─── Passage to read

Network of transcriptional factors involved in the regulation of the mammalian body clock.


At least 16 clock and clock-related genes have been identified in the mouse, but to date the means by which they interact to achieve cyclical expression patterns has been a mystery. These 16 genes can be categorized into groups by their possession of one or more of three signature nucleotide sequences, conserved in human and mouse and linked to their times of peak expression. These three characteristic regions, named E/E′-box, D-box and RRE, are found on genes encoding transcription factors, which work to regulate the timing, site and amount of the production of RNA “messages” from gene sequences encoded in a cell’s DNA. The Ueda team found that each of the three classes of gene regulated transcription at different times of day. Specifically, “morning” E/E′-box regions were found on nine genes, D-box “midday” transcription factors were located on seven genes, and six genes regulated by “night” RRE domains were also identified. These three classes of transcriptions factors were also linked to the regulation of other genes in the 16-member network, with nine involved in morning transcriptional regulation, two in midday and five in night, allowing the team to devise a complex of model interacting regulatory loops in which individual genes both regulate and are regulated by other genes in the network.

──────
─── Data extract

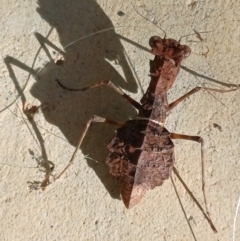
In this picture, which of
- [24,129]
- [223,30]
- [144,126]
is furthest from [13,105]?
[223,30]

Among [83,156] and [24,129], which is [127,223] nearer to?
[83,156]

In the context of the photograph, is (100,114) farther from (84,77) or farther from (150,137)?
(150,137)

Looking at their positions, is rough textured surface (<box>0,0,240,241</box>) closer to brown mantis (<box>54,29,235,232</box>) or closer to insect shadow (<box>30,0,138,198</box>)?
insect shadow (<box>30,0,138,198</box>)

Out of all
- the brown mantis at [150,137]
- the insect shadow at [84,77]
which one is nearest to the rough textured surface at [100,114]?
the insect shadow at [84,77]

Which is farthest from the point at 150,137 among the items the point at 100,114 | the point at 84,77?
the point at 84,77

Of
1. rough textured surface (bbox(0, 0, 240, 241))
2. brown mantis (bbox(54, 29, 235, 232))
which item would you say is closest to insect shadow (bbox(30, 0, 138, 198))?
rough textured surface (bbox(0, 0, 240, 241))

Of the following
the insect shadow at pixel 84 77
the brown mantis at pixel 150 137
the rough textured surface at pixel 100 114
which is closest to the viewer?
the brown mantis at pixel 150 137

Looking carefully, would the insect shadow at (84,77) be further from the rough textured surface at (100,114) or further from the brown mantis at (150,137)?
the brown mantis at (150,137)

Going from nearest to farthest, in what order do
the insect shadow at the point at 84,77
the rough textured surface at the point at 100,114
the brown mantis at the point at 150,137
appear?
the brown mantis at the point at 150,137 < the rough textured surface at the point at 100,114 < the insect shadow at the point at 84,77
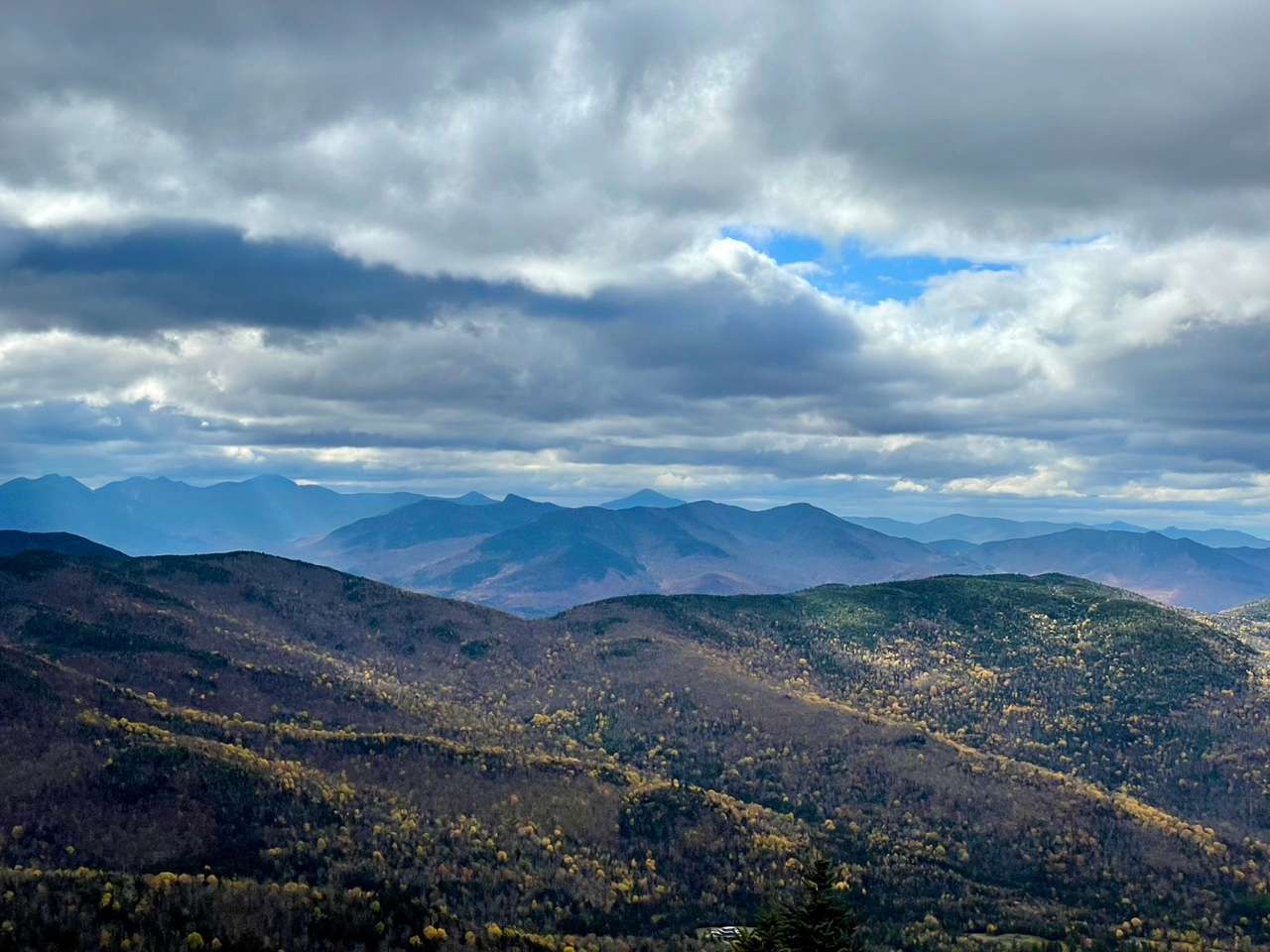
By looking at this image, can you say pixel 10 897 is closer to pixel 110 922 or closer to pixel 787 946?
pixel 110 922

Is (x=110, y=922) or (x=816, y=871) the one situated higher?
(x=816, y=871)

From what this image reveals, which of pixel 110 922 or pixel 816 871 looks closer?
pixel 816 871

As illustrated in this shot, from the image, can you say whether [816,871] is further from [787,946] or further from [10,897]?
[10,897]

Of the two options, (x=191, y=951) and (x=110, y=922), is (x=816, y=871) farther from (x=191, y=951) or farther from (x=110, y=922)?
(x=110, y=922)

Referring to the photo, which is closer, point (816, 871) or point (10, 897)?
point (816, 871)

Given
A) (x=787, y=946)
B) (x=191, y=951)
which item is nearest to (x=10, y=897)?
(x=191, y=951)

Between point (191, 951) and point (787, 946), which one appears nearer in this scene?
point (787, 946)

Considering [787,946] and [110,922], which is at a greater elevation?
[787,946]

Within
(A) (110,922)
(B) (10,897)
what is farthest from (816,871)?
(B) (10,897)
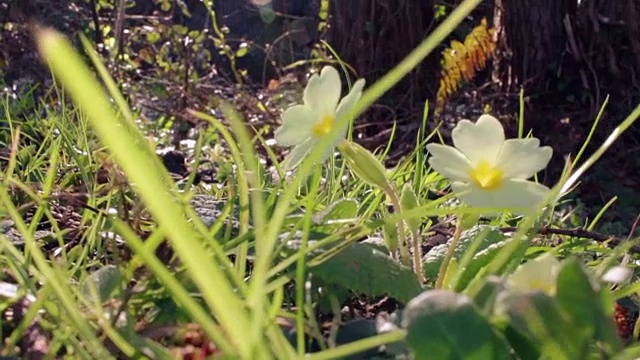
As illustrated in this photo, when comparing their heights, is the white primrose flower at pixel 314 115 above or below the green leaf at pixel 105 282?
above

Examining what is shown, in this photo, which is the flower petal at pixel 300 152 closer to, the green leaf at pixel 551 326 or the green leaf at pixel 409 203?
the green leaf at pixel 409 203

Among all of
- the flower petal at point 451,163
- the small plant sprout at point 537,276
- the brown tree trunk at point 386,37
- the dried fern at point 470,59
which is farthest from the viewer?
the brown tree trunk at point 386,37

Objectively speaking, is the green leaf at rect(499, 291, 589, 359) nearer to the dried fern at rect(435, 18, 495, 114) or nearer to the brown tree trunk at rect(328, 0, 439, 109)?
the dried fern at rect(435, 18, 495, 114)

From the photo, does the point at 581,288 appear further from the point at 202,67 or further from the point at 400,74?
the point at 202,67

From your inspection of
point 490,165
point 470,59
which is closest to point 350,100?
point 490,165

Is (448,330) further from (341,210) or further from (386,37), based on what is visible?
(386,37)

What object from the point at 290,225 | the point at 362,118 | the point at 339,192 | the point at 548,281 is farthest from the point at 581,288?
the point at 362,118

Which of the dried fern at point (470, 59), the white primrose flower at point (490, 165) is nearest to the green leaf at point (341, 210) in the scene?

──────

● **What is expected**: According to the passage on the mammalian body clock, on how many genes were the "morning" E/E′-box regions found?

● **Exercise result**: Nine genes.